- SOURCE MATERIAL
§

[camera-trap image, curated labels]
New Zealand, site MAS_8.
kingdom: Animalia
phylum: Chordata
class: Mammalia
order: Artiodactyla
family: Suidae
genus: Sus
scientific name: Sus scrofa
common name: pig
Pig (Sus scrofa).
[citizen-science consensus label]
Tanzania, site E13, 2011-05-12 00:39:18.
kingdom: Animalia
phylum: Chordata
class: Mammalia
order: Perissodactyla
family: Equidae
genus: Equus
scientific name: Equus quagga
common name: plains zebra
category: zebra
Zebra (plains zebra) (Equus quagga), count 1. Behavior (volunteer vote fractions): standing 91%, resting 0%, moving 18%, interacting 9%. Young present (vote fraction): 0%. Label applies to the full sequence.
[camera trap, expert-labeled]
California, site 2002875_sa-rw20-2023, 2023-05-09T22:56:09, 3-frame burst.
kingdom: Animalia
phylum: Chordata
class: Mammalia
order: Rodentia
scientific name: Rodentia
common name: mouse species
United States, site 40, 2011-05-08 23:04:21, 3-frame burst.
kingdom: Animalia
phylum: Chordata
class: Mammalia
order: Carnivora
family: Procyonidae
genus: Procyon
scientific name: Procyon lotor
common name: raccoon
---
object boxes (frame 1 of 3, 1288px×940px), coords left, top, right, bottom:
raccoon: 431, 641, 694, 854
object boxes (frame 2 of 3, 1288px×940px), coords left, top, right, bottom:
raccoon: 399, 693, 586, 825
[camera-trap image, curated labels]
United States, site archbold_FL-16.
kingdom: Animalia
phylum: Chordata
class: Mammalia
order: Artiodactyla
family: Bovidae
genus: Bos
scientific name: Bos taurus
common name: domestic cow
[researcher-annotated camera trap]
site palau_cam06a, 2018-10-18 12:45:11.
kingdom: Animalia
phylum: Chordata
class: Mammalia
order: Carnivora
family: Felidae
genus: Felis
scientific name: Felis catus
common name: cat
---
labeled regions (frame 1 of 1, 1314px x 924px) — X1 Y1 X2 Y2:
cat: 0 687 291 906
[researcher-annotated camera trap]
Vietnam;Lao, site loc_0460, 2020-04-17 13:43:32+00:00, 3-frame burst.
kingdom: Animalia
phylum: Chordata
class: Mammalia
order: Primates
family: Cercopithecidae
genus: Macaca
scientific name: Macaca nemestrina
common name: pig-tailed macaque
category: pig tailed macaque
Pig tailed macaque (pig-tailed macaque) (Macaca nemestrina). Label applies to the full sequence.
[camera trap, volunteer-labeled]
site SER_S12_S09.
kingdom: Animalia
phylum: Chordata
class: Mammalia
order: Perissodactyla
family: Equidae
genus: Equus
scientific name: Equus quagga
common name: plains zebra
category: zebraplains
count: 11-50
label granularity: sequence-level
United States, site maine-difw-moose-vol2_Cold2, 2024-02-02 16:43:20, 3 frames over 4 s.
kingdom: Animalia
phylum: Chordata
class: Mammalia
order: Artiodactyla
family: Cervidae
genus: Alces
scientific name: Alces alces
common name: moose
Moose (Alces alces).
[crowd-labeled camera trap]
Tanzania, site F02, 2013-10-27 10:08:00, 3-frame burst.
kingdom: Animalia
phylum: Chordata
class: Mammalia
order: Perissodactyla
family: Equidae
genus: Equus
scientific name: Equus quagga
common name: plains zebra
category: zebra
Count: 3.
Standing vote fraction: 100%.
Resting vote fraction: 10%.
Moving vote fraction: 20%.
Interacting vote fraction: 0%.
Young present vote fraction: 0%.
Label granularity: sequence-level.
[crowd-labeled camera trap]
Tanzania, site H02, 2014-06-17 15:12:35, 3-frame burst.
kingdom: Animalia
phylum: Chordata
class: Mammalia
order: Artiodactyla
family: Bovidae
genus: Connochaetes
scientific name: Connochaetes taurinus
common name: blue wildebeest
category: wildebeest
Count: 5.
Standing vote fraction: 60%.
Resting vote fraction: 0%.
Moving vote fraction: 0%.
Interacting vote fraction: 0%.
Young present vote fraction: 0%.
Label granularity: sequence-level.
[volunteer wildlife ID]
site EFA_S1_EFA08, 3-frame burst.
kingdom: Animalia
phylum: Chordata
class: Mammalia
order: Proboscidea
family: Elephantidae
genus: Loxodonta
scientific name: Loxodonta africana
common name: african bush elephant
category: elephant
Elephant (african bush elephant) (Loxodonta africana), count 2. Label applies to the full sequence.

§

- WHAT IS NEEDED
Every record shown above should appear again in your answer, unchanged.

- RESULT
[camera-trap image, curated labels]
New Zealand, site MAS_8.
kingdom: Animalia
phylum: Chordata
class: Mammalia
order: Artiodactyla
family: Suidae
genus: Sus
scientific name: Sus scrofa
common name: pig
Pig (Sus scrofa).
[citizen-science consensus label]
Tanzania, site E13, 2011-05-12 00:39:18.
kingdom: Animalia
phylum: Chordata
class: Mammalia
order: Perissodactyla
family: Equidae
genus: Equus
scientific name: Equus quagga
common name: plains zebra
category: zebra
Zebra (plains zebra) (Equus quagga), count 1. Behavior (volunteer vote fractions): standing 91%, resting 0%, moving 18%, interacting 9%. Young present (vote fraction): 0%. Label applies to the full sequence.
[camera trap, expert-labeled]
California, site 2002875_sa-rw20-2023, 2023-05-09T22:56:09, 3-frame burst.
kingdom: Animalia
phylum: Chordata
class: Mammalia
order: Rodentia
scientific name: Rodentia
common name: mouse species
United States, site 40, 2011-05-08 23:04:21, 3-frame burst.
kingdom: Animalia
phylum: Chordata
class: Mammalia
order: Carnivora
family: Procyonidae
genus: Procyon
scientific name: Procyon lotor
common name: raccoon
---
object boxes (frame 1 of 3, 1288px×940px), coords left, top, right, bottom:
raccoon: 431, 641, 694, 854
object boxes (frame 2 of 3, 1288px×940px), coords left, top, right, bottom:
raccoon: 399, 693, 586, 825
[camera-trap image, curated labels]
United States, site archbold_FL-16.
kingdom: Animalia
phylum: Chordata
class: Mammalia
order: Artiodactyla
family: Bovidae
genus: Bos
scientific name: Bos taurus
common name: domestic cow
[researcher-annotated camera trap]
site palau_cam06a, 2018-10-18 12:45:11.
kingdom: Animalia
phylum: Chordata
class: Mammalia
order: Carnivora
family: Felidae
genus: Felis
scientific name: Felis catus
common name: cat
---
labeled regions (frame 1 of 1, 1314px x 924px) — X1 Y1 X2 Y2:
cat: 0 687 291 906
[researcher-annotated camera trap]
Vietnam;Lao, site loc_0460, 2020-04-17 13:43:32+00:00, 3-frame burst.
kingdom: Animalia
phylum: Chordata
class: Mammalia
order: Primates
family: Cercopithecidae
genus: Macaca
scientific name: Macaca nemestrina
common name: pig-tailed macaque
category: pig tailed macaque
Pig tailed macaque (pig-tailed macaque) (Macaca nemestrina). Label applies to the full sequence.
[camera trap, volunteer-labeled]
site SER_S12_S09.
kingdom: Animalia
phylum: Chordata
class: Mammalia
order: Perissodactyla
family: Equidae
genus: Equus
scientific name: Equus quagga
common name: plains zebra
category: zebraplains
count: 11-50
label granularity: sequence-level
United States, site maine-difw-moose-vol2_Cold2, 2024-02-02 16:43:20, 3 frames over 4 s.
kingdom: Animalia
phylum: Chordata
class: Mammalia
order: Artiodactyla
family: Cervidae
genus: Alces
scientific name: Alces alces
common name: moose
Moose (Alces alces).
[crowd-labeled camera trap]
Tanzania, site F02, 2013-10-27 10:08:00, 3-frame burst.
kingdom: Animalia
phylum: Chordata
class: Mammalia
order: Perissodactyla
family: Equidae
genus: Equus
scientific name: Equus quagga
common name: plains zebra
category: zebra
Count: 3.
Standing vote fraction: 100%.
Resting vote fraction: 10%.
Moving vote fraction: 20%.
Interacting vote fraction: 0%.
Young present vote fraction: 0%.
Label granularity: sequence-level.
[crowd-labeled camera trap]
Tanzania, site H02, 2014-06-17 15:12:35, 3-frame burst.
kingdom: Animalia
phylum: Chordata
class: Mammalia
order: Artiodactyla
family: Bovidae
genus: Connochaetes
scientific name: Connochaetes taurinus
common name: blue wildebeest
category: wildebeest
Count: 5.
Standing vote fraction: 60%.
Resting vote fraction: 0%.
Moving vote fraction: 0%.
Interacting vote fraction: 0%.
Young present vote fraction: 0%.
Label granularity: sequence-level.
[volunteer wildlife ID]
site EFA_S1_EFA08, 3-frame burst.
kingdom: Animalia
phylum: Chordata
class: Mammalia
order: Proboscidea
family: Elephantidae
genus: Loxodonta
scientific name: Loxodonta africana
common name: african bush elephant
category: elephant
Elephant (african bush elephant) (Loxodonta africana), count 2. Label applies to the full sequence.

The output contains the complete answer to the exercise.